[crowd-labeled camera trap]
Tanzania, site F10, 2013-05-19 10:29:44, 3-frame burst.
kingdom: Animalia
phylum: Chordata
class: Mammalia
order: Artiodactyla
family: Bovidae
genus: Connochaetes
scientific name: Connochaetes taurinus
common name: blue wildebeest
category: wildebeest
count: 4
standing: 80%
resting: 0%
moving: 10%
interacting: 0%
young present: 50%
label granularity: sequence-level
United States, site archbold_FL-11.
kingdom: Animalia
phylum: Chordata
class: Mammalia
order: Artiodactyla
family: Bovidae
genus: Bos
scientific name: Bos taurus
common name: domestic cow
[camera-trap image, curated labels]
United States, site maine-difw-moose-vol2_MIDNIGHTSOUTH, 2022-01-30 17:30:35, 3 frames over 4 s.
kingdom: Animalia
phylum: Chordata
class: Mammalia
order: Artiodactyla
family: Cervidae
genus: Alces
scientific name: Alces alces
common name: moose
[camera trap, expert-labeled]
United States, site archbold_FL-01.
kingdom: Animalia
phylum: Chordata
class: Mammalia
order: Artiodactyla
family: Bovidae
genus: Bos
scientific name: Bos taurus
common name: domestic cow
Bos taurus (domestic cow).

- _EXERCISE GOAL_:
Your task is to transcribe, with no changes, only the lines of the listing above that lie between the line holding "Tanzania, site F10, 2013-05-19" and the line holding "United States, site archbold_FL-11.", inclusive.

- _WORKED SOLUTION_:
Tanzania, site F10, 2013-05-19 10:29:44, 3-frame burst.
kingdom: Animalia
phylum: Chordata
class: Mammalia
order: Artiodactyla
family: Bovidae
genus: Connochaetes
scientific name: Connochaetes taurinus
common name: blue wildebeest
category: wildebeest
count: 4
standing: 80%
resting: 0%
moving: 10%
interacting: 0%
young present: 50%
label granularity: sequence-level
United States, site archbold_FL-11.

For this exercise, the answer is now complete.